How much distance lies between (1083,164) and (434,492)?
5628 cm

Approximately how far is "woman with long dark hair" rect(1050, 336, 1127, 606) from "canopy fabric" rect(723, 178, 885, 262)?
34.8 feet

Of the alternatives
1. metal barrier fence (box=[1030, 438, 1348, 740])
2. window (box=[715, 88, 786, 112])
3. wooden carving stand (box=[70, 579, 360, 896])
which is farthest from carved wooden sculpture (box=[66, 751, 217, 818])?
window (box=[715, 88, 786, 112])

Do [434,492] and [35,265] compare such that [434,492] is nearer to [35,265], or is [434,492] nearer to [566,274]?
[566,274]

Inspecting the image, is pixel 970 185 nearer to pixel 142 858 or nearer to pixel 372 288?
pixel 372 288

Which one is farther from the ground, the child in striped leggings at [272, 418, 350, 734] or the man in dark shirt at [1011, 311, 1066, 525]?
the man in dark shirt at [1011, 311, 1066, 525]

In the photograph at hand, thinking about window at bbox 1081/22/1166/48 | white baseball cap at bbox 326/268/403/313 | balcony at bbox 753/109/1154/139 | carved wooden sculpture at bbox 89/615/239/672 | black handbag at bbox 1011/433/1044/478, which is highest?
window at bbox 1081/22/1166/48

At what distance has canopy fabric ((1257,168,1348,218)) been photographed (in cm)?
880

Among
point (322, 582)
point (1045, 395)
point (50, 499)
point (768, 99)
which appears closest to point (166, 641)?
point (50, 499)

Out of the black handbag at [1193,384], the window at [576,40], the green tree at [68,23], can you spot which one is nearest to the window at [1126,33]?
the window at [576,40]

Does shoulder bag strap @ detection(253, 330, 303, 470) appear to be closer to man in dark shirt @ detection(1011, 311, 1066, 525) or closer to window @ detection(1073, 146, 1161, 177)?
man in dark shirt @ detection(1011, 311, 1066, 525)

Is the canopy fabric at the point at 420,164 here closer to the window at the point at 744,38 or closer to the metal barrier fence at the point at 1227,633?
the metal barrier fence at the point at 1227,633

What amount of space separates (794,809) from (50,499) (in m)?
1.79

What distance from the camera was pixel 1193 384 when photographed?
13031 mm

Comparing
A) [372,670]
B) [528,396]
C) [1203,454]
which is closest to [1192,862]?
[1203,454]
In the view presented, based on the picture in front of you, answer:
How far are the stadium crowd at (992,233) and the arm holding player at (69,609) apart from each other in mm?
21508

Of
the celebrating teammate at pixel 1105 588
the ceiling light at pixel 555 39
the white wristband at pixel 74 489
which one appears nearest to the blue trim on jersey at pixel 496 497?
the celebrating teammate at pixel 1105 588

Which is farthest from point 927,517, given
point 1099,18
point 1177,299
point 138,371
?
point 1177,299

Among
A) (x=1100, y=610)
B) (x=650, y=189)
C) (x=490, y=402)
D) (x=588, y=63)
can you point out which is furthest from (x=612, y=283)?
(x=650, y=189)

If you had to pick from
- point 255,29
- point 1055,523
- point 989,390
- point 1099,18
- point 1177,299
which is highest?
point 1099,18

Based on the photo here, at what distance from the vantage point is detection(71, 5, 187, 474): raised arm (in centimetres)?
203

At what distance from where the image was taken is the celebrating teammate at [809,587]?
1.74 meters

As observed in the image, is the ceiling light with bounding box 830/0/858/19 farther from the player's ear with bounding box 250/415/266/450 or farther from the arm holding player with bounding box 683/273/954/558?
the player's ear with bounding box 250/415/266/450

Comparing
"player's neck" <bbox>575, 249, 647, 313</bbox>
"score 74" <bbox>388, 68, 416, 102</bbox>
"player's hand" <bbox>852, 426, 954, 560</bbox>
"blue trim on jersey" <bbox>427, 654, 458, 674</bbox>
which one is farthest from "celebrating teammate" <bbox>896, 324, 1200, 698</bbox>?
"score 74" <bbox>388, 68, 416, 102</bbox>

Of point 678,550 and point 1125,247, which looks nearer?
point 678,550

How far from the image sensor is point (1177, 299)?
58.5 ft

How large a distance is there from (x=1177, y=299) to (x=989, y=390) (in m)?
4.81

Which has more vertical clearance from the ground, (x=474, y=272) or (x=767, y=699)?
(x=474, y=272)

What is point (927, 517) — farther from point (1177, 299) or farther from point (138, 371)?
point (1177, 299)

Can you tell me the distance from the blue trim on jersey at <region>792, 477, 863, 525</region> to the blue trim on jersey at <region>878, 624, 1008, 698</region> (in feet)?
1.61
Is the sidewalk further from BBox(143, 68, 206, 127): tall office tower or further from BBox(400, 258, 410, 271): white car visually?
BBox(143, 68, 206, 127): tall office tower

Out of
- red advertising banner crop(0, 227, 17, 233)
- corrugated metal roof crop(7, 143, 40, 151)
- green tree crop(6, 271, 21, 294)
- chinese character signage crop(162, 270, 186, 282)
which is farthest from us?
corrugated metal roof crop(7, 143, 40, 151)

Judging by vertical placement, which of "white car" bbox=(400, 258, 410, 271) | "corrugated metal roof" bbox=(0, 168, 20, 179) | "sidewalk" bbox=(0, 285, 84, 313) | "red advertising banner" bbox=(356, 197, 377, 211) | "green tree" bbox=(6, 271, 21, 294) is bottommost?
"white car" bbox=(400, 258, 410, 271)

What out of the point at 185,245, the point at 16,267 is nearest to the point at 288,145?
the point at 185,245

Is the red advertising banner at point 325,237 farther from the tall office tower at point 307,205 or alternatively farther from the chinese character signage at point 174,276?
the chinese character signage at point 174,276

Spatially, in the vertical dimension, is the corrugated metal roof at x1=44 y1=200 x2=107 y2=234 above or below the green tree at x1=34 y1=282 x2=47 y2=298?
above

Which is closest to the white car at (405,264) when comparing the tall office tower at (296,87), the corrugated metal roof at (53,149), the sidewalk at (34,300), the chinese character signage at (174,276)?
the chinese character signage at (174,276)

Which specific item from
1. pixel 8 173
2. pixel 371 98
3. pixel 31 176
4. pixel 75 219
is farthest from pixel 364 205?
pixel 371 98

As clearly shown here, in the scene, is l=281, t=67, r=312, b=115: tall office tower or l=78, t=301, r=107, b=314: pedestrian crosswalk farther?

##########

> _Task to complete_: Rewrite the stretch of the records above, from the line containing "Which is closest to the" through the end of the records, as a numbered list with the blank lines omitted.

> _Exercise output_:
1. Which is closest to the white car at (405,264) when comparing the tall office tower at (296,87), the corrugated metal roof at (53,149), the sidewalk at (34,300), the chinese character signage at (174,276)?
2. the chinese character signage at (174,276)
3. Which specific item from
4. 1. pixel 8 173
5. 2. pixel 371 98
6. 3. pixel 31 176
7. 4. pixel 75 219
8. is farthest from pixel 364 205?
9. pixel 371 98
10. As clearly shown here, in the scene, is l=281, t=67, r=312, b=115: tall office tower or l=78, t=301, r=107, b=314: pedestrian crosswalk farther?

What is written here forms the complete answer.